L'offensive Soulages

   Je ne sais pas si l'on peut parler de "matraquage" (je pense qu'il faut réserver le terme ; il sera très utile d'ici deux à trois ans), mais c'est fou ce que l'on parle du futur musée.

   En fait, je dois le révéler, le musée Soulages existe, je l'ai rencontré ! Il se trouve à Olemps, sur deux sites, l'hôtel de ville et la médiathèque. Y sont exposés (jusqu'au 30 juin 2010) les travaux que les élèves de la commune ont réalisés, sous l'experte direction de leurs professeures (que des femmes apparemment... au passage, si l'on ne peut que déplorer la sous-représentation des femmes dans les postes à responsabilité dans notre pays, il serait bon aussi de se poser des questions sur la féminisation excessive de certains métiers). Cette exposition a bénéficié d'une ample couverture médiatique (il en a ainsi été question deux fois dans Le Ruthénois ; de son côté, La Dépêche du Midi s'est fait l'écho de la réalisation en cours puis de l'inauguration de l'expo).

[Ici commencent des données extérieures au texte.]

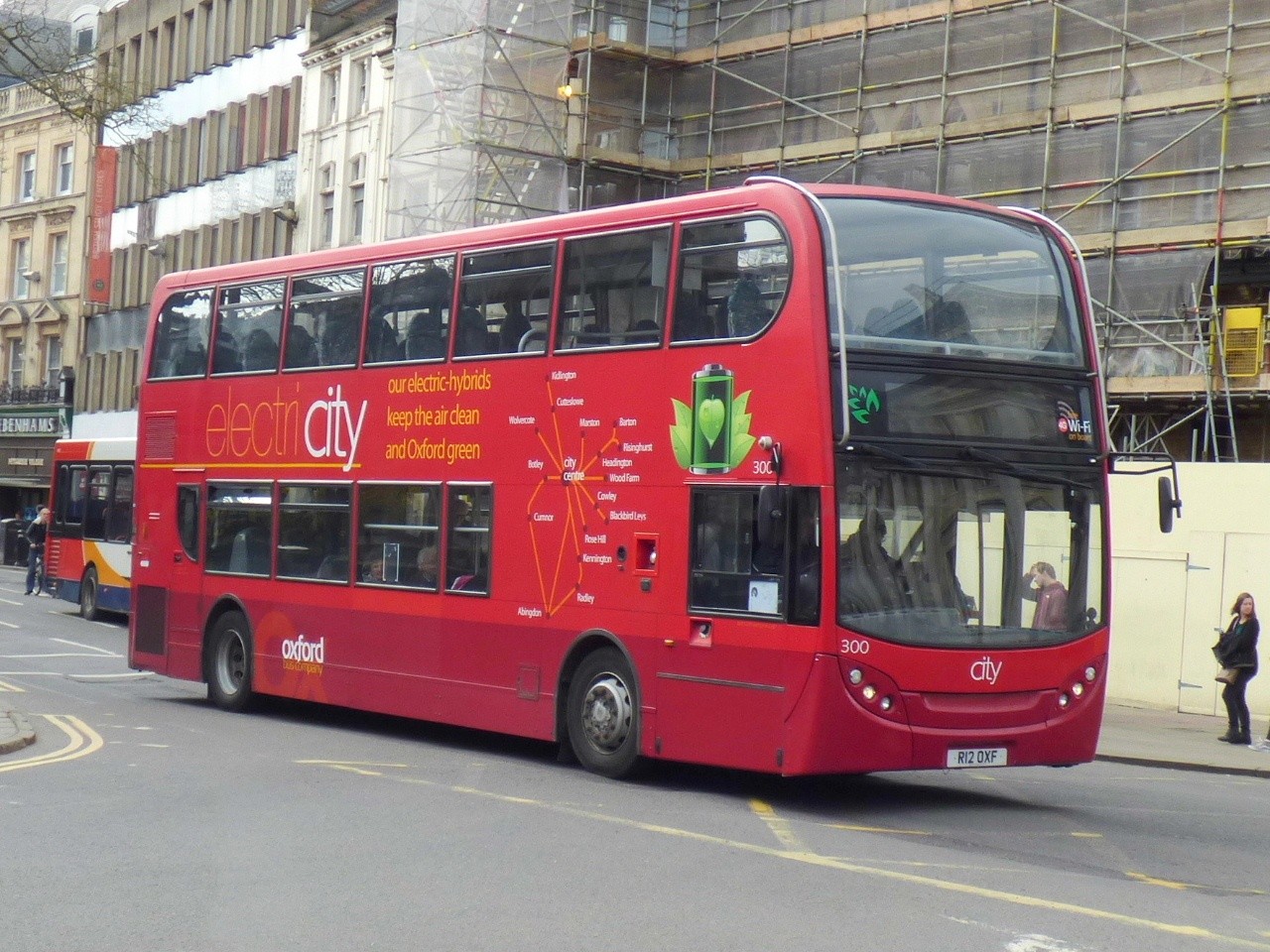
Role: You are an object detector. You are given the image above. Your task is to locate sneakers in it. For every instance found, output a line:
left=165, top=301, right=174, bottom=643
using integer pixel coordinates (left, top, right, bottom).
left=1249, top=739, right=1269, bottom=752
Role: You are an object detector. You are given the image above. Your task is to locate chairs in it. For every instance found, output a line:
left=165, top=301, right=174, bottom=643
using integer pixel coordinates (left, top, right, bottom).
left=230, top=525, right=489, bottom=594
left=175, top=271, right=979, bottom=379
left=694, top=522, right=740, bottom=602
left=66, top=496, right=134, bottom=542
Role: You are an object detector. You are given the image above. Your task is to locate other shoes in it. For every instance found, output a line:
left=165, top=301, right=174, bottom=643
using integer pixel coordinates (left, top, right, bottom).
left=1230, top=727, right=1252, bottom=744
left=1218, top=724, right=1239, bottom=741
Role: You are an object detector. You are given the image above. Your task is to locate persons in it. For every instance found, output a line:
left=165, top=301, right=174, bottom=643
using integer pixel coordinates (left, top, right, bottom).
left=1021, top=562, right=1068, bottom=629
left=839, top=510, right=899, bottom=607
left=1220, top=593, right=1270, bottom=753
left=13, top=504, right=49, bottom=595
left=363, top=547, right=454, bottom=588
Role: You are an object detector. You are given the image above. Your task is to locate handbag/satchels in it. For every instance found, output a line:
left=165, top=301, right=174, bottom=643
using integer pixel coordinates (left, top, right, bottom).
left=1215, top=666, right=1240, bottom=686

   Les "toiles" sont présentées accompagnées d'un petit carton explicatif. Cela ressemble à du Soulages, c'est (en général) aussi laid que du Soulages, mais ce n'est pas du Soulages. Encore que... je serais bien incapable de distinguer, dans la plupart des cas, l'oeuvre du Maître de la copie des jeunes apprentis.

   Quelques productions ont néanmoins retenu mon attention, notamment celles qui, à l'aide d'un pliage discret, donnent une impression de relief. J'ai aussi bien aimé l'exercice de style sur le bleu et le noir, en couches superposées, en partie raclées :

 
Olemps (6).JPG

   Dans chaque salle, en plus des toiles, on peut consulter un cahier de photographies, où l'on voit les bouts d'chou en action. Ils portent en général un vieux T-shirt de leurs parents (on reconnaît des marques : Le Technicien du sport, Centre Presse - Midi Libre, Nasdaq...). Peut-être a-t-on soigneusement sélectionné les images (encore que... il y en a un paquet !), toujours est-il que les bambins sont très appliqués et "déconnent" rarement ! Franchement, à leur place, j'aurais transformé la salle de classe en toile de Soulages !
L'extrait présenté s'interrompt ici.